After the interview, we learn a bit more about Layla, a tough, hard-working single mother moonlighting as a server at a bar while looking for steady day work and trying to take care of her young son. Rayna Campbell instills the character with understated intensity, letting her evocative face and eyes do most of the heavy-lifting, which mostly makes up for some occasional stilted dialogue-delivery.

As expected, she gets the job. Unable to find anyone to watch her son, Layla takes him on a road trip for her first assignment to administer a polygraph test during job interviews at a wealthy resort. At this point, the film is still shrouded in mystery and paranoia, which is only heightened by the security-obsessed setting of post-apartheid South Africa. Even the way that Layla constantly double checks every door lock suggests something amiss, though most likely, that's simply the way of life in South Africa right now.

It turns out though, Layla actually only needed to worry about herself. On the way to the resort, during one of the the darkest, loneliest and moodiest night time drives I've ever seen in a film, Layla accidentally hits and kills a man. Terrified of what will happen to her son if she is sent to jail, and aware that the man is white and she isn't, she decides to hide the body in the dump.

It's about here that the film morphs from a layered, subtly political thriller into an awkward, increasingly implausible combination of The Virgin Spring/Last House on the Left and Crime and Punishment. Layla not only interviews the dead man's son the next day as part of her assignment, but somehow ends up running into him again, then somehow staying at his mother's house... and on and on. Rather than increasing the scope of the story or deepening the intrigue and mystery, co-writer/director Pia Marais shifts the focus to Layla's moral conundrum of whether to reveal her crime to the man or not. The polygraph machines and her expertise end up serving mostly as filler, along with increasingly unbelievable chance meetings, and a few baffling decisions on Layla's part. 

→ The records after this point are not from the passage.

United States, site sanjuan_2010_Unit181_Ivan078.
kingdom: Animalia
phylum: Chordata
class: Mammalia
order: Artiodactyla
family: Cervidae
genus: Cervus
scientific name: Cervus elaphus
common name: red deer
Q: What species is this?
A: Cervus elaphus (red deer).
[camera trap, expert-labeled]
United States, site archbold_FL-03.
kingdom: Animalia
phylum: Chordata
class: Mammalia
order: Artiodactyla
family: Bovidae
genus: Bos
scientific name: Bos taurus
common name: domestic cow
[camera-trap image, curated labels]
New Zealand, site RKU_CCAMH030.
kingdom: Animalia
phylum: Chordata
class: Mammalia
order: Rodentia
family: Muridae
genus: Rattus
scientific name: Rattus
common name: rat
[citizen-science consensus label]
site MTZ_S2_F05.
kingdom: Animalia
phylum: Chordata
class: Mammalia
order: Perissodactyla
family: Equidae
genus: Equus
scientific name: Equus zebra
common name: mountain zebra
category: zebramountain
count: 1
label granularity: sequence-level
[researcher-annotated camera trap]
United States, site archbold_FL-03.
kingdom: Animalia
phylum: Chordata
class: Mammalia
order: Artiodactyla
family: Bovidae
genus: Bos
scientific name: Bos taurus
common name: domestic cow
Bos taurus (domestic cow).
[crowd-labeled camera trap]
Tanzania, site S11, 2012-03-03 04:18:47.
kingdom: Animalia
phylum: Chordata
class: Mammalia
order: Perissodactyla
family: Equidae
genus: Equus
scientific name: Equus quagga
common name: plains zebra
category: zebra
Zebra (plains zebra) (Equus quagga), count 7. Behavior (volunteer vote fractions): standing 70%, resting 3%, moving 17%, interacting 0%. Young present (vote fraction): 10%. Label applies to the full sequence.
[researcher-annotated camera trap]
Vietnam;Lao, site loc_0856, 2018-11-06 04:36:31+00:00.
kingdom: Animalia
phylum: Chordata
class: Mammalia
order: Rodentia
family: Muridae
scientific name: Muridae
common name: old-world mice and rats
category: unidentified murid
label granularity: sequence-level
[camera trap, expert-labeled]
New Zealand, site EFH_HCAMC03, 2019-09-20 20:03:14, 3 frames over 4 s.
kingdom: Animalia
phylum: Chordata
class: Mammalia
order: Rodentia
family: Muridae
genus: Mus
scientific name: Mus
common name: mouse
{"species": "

So, as a thriller, the film doesn't quite work. However, it's much more effective and creative in the way it portrays the struggles of being a single mother. Layla's child, like most children, is impatient, mischievous and stubborn, and the most convincing and suspenseful scenes are driven by the total unpredictability of his actions. Placing a young child in the middle of the dark moral tale is actually a kind of brilliant way to illustrate the difficulties of a struggling single mother without resorting to repetitive, slice-of-life neo-realism. And again, the setting and the political implications (at least at first) work so well in a paranoid thriller, it's kind of baffling that someone hasn't tried this before. If only Marais was able to work all of these elements into a more compelling overall script, Layla Fourie would be a fascinating film indeed. As it stands, its an intriguing, fitfully interesting near-miss.